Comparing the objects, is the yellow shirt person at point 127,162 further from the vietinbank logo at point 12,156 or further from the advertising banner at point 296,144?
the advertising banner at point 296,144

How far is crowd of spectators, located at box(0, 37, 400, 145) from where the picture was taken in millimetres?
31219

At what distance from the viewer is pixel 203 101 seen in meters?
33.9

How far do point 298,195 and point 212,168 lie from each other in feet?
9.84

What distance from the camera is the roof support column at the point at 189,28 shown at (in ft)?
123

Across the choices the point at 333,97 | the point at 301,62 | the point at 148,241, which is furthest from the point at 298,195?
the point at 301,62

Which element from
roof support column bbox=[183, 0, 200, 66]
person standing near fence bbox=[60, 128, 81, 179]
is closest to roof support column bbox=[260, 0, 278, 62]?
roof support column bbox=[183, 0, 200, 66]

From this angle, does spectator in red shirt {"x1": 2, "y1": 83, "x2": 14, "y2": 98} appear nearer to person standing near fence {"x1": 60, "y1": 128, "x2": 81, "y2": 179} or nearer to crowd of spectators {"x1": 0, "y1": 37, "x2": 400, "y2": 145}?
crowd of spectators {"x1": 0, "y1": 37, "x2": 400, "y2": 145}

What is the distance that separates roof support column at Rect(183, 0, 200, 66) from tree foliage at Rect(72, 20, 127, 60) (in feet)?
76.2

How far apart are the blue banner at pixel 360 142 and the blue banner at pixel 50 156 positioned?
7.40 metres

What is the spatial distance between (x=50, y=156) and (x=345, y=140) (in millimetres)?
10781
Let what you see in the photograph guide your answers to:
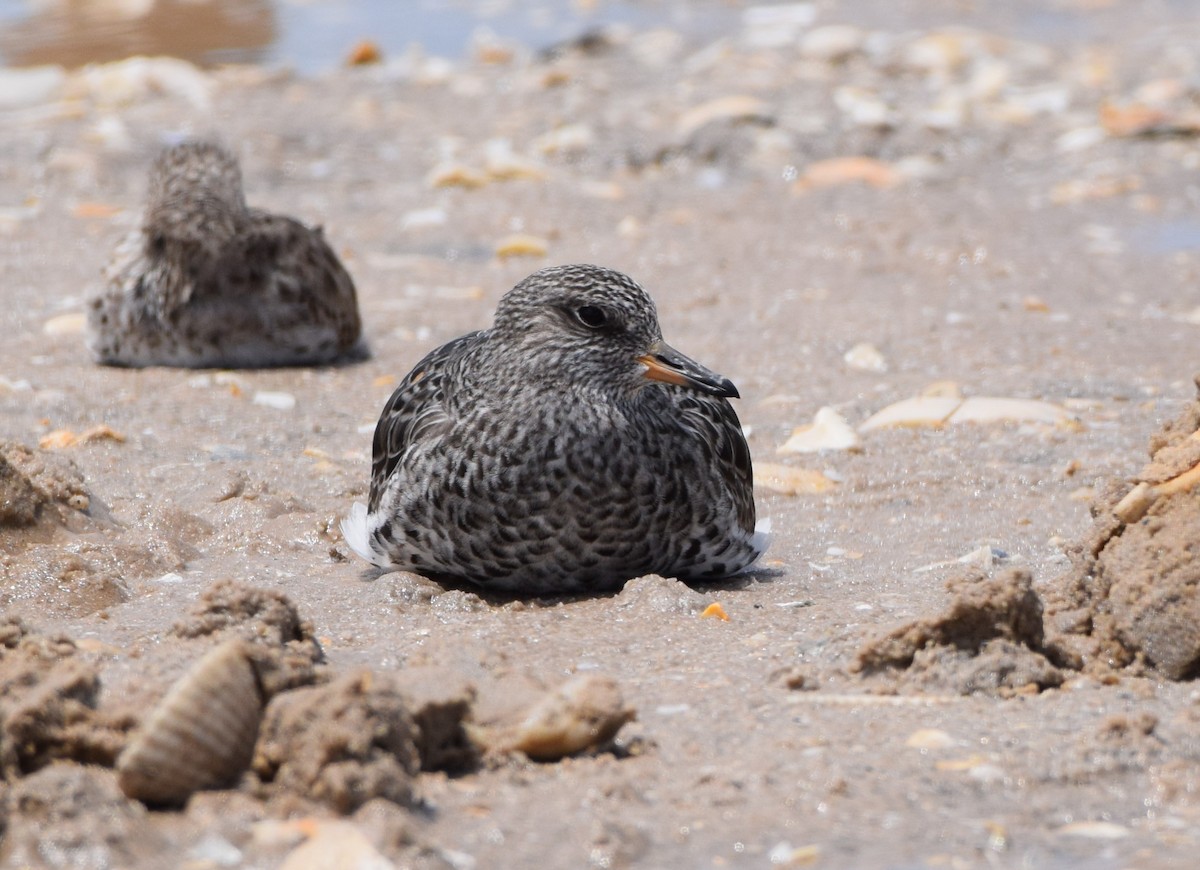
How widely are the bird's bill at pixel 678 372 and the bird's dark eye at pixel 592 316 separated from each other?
5.9 inches

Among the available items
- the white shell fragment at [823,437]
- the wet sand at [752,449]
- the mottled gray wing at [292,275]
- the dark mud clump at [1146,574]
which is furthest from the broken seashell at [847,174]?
the dark mud clump at [1146,574]

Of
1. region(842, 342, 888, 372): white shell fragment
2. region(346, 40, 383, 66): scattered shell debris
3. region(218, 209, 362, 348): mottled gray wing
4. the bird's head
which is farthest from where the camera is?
region(346, 40, 383, 66): scattered shell debris

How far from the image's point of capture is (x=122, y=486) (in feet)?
18.8

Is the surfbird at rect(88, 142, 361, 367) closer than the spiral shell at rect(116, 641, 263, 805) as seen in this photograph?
No

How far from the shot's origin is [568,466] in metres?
4.71

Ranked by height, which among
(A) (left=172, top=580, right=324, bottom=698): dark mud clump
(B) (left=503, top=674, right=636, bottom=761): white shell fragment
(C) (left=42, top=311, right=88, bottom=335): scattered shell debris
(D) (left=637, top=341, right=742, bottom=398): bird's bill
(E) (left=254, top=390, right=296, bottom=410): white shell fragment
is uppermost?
(D) (left=637, top=341, right=742, bottom=398): bird's bill

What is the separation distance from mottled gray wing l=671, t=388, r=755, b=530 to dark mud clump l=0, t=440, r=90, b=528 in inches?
71.9

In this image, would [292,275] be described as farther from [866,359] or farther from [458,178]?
[458,178]

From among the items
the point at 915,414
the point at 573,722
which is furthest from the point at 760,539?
the point at 573,722

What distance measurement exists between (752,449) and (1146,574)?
2.58 metres

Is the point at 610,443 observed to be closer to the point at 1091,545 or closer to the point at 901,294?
the point at 1091,545

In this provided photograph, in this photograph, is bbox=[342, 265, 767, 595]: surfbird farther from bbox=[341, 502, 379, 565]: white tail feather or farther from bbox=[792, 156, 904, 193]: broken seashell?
bbox=[792, 156, 904, 193]: broken seashell

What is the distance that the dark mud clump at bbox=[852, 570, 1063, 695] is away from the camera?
3.83m

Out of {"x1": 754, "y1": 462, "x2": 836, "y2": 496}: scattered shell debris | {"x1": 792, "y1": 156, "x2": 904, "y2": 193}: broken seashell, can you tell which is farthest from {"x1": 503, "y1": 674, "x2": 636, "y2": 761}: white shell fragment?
{"x1": 792, "y1": 156, "x2": 904, "y2": 193}: broken seashell
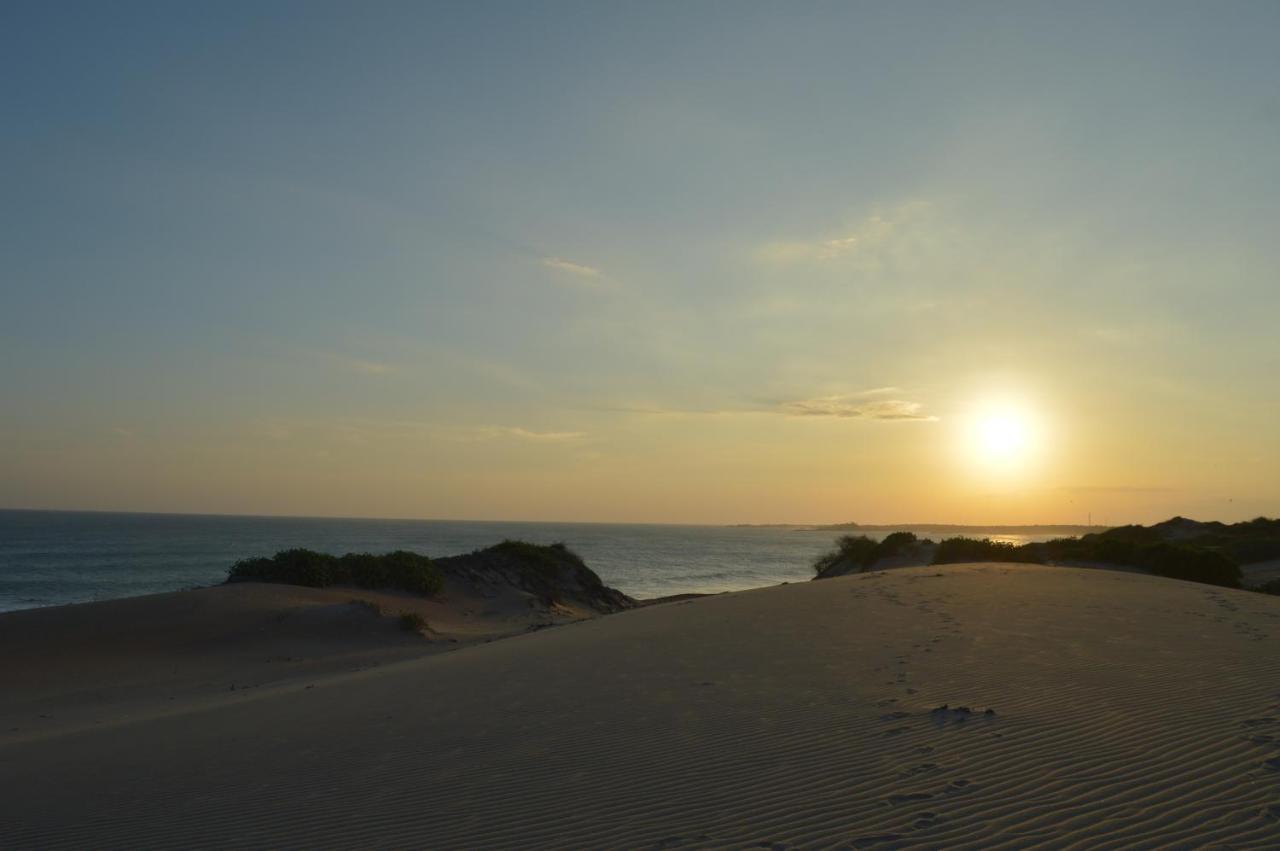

### EXERCISE
Edit all the records above so that "tree foliage" becomes "leafy branches", and keep everything else unchanged. Leave the pictures out.

### REPLY TO THE EXERCISE
Comparing the objects, is the yellow shirt person at point 127,162 further from the vietinbank logo at point 12,156 or further from the advertising banner at point 296,144?
the advertising banner at point 296,144

How far is crowd of spectators, located at box(0, 37, 400, 145) from where the picture was taken in millimetres?
31219

At what distance from the viewer is pixel 203 101 seen in meters?
33.9

How far do point 298,195 and point 212,168 lie from each other in feet?
9.84

What distance from the camera is the roof support column at the point at 189,28 shown at (in ft)?
123

Across the choices the point at 333,97 | the point at 301,62 | the point at 148,241, which is furthest from the point at 298,195?
the point at 301,62

Which element from
roof support column bbox=[183, 0, 200, 66]
person standing near fence bbox=[60, 128, 81, 179]
is closest to roof support column bbox=[260, 0, 278, 62]?
roof support column bbox=[183, 0, 200, 66]

From this angle, does spectator in red shirt {"x1": 2, "y1": 83, "x2": 14, "y2": 98} appear nearer to person standing near fence {"x1": 60, "y1": 128, "x2": 81, "y2": 179} or nearer to crowd of spectators {"x1": 0, "y1": 37, "x2": 400, "y2": 145}?
crowd of spectators {"x1": 0, "y1": 37, "x2": 400, "y2": 145}

What is the distance that separates roof support column at Rect(183, 0, 200, 66) from leafy branches at Rect(72, 20, 127, 60) (in feet)?
76.2

How far apart are the blue banner at pixel 360 142 and the blue banner at pixel 50 156 positioned?
7.40 metres

What is the spatial distance between (x=50, y=156) and (x=345, y=140) (in millimetres)?
10781
Let what you see in the photograph guide your answers to:
How widely are the bird's bill at pixel 678 372 and the bird's dark eye at pixel 592 316 separated from each other?
5.9 inches

Among the available items
- the white shell fragment at [823,437]
- the wet sand at [752,449]
- the mottled gray wing at [292,275]
- the dark mud clump at [1146,574]
which is furthest from the broken seashell at [847,174]?
the dark mud clump at [1146,574]

Of
1. region(842, 342, 888, 372): white shell fragment
2. region(346, 40, 383, 66): scattered shell debris
3. region(218, 209, 362, 348): mottled gray wing
4. the bird's head
which is farthest from where the camera is?
region(346, 40, 383, 66): scattered shell debris

How far from the image's point of capture is (x=122, y=486) (in feet)?
18.8

Is the surfbird at rect(88, 142, 361, 367) closer than the spiral shell at rect(116, 641, 263, 805) as seen in this photograph?
No

How far from the shot's origin is [568,466] in metres?
4.71

Ranked by height, which among
(A) (left=172, top=580, right=324, bottom=698): dark mud clump
(B) (left=503, top=674, right=636, bottom=761): white shell fragment
(C) (left=42, top=311, right=88, bottom=335): scattered shell debris
(D) (left=637, top=341, right=742, bottom=398): bird's bill
(E) (left=254, top=390, right=296, bottom=410): white shell fragment
is uppermost?
(D) (left=637, top=341, right=742, bottom=398): bird's bill

What is the separation distance from mottled gray wing l=671, t=388, r=755, b=530 to dark mud clump l=0, t=440, r=90, b=528 in inches?
71.9

In this image, would [292,275] be described as farther from [866,359] or farther from [458,178]?
[458,178]

From among the items
the point at 915,414
the point at 573,722
which is furthest from the point at 760,539?
the point at 573,722

What distance measurement exists between (752,449) and (1146,574)?
2.58 metres

Is the point at 610,443 observed to be closer to the point at 1091,545 or closer to the point at 901,294?
the point at 1091,545

In this provided photograph, in this photograph, is bbox=[342, 265, 767, 595]: surfbird farther from bbox=[341, 502, 379, 565]: white tail feather or farther from bbox=[792, 156, 904, 193]: broken seashell?
bbox=[792, 156, 904, 193]: broken seashell

What is the distance that the dark mud clump at bbox=[852, 570, 1063, 695] is away from the camera?
3.83m

Out of {"x1": 754, "y1": 462, "x2": 836, "y2": 496}: scattered shell debris | {"x1": 792, "y1": 156, "x2": 904, "y2": 193}: broken seashell, can you tell which is farthest from {"x1": 503, "y1": 674, "x2": 636, "y2": 761}: white shell fragment?
{"x1": 792, "y1": 156, "x2": 904, "y2": 193}: broken seashell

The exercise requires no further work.